***** PASSAGE FOR REVIEW *****

Riley Rocks Family Carnival will be held at Beverly High on Sunday August 25 to help defray the medical costs of six-year old cancer victim Riley Fessenden. There will be arts and crafts, face painting, a dunk tank, games, bouncy houses, and carnival food from 11 a.m. until 3 p.m. with all proceeds going to the Riley Rocks Fund.
The Fessendens are Beverly residents, who have four children. Riley’s mother Kamie played field hockey and basketball for the Panthers while her father Todd went to St. John’s Prep for two years before returning home to play soccer at Beverly High for coach Mike Cahill.
This past May, Riley, who at the time was a kindergartner at the Ayers Elementary School, was diagnosed with a malignant tumor in her nasal cavity that extended into the brain. This rare form of cancer is called esthesioneuroblastama (ENB), and Riley is going to need several surgeries. She is currently undergoing chemotherapy and radiation treatments through Boston Children’s Hospital and the Dana Farber Cancer Institute.
The Riley Rocks Fund has been set up at the Beverly Cooperative Bank to help defray medical bills. It was Riley who came up with the catching slogan “Riley Rocks”, and the youngster with the bright smile remains positive throughout her many treatments.
The Fessenden family is active in the Beverly community, and volunteers are seeking contributions from local businesses, services donated at the family carnival, and gift cards which will be given away as raffle prizes or silent auction items. A comedy night is also being planned at a future date.
Friends of the Riley Rocks Fund, who are helping to organize the carnival. The carnival is a family event, and they are hoping people will come out to have fun and help support a great cause. For more information go to www.rileyfessendenrocks.com.
The Kyle Arrington All-American Fundamentals Showcase, a combine held by the New England Patriots cornerback, was a big success, and several local kids did well at the event. Bishop Fenwick’s Eric Razney won Speed Racer for fastest 40 (4.49) and 20 yard shuttle (4.04).
Tristan Smith from Hamilton-Wenham was fastest in the offenses and defenses line while Chris Cervizzi from Brooks School (North Reading) won the fastest L/drill. Seth Harold of Governor’s Academy won the top quarterback performer in his age group. The top Young Gun was Hunter Smith of Hamilton-Wenham, who ran a 4.71.
“The day went very well and a lot of football fundamentals were learned,” said NFL Player Agent Sean Stellato, who represents Arrington and several other pro players. “The kids competed very hard.”
Thomas Lane still has two more years of high school remaining, but the Phillips Andover rising junior has committed to Boston College on a substantial scholarship. The pitcher from Georgetown has been playing AAU for Legends out of Middleton since he was 14.

***** SOURCE MATERIAL *****

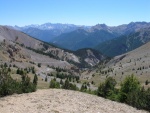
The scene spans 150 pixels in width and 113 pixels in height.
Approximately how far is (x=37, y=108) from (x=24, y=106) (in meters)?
1.97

*****

- QUESTIONS ON THE MATERIAL
A. Please copy from the community sports column, starting at the words "This past May, Riley, who" and ending after the words "her many treatments.".
B. Answer these questions from the community sports column:
(i) At which bank has the Riley Rocks Fund been set up?
(ii) What time did Eric Razney run in the 40 to win Speed Racer?
(iii) To which college has Thomas Lane committed?

- SOLUTIONS TO THE EXERCISE
A.
This past May, Riley, who at the time was a kindergartner at the Ayers Elementary School, was diagnosed with a malignant tumor in her nasal cavity that extended into the brain. This rare form of cancer is called esthesioneuroblastama (ENB), and Riley is going to need several surgeries. She is currently undergoing chemotherapy and radiation treatments through Boston Children’s Hospital and the Dana Farber Cancer Institute.
The Riley Rocks Fund has been set up at the Beverly Cooperative Bank to help defray medical bills. It was Riley who came up with the catching slogan “Riley Rocks”, and the youngster with the bright smile remains positive throughout her many treatments.

B.
(i) The Beverly Cooperative Bank
(ii) 4.49
(iii) Boston College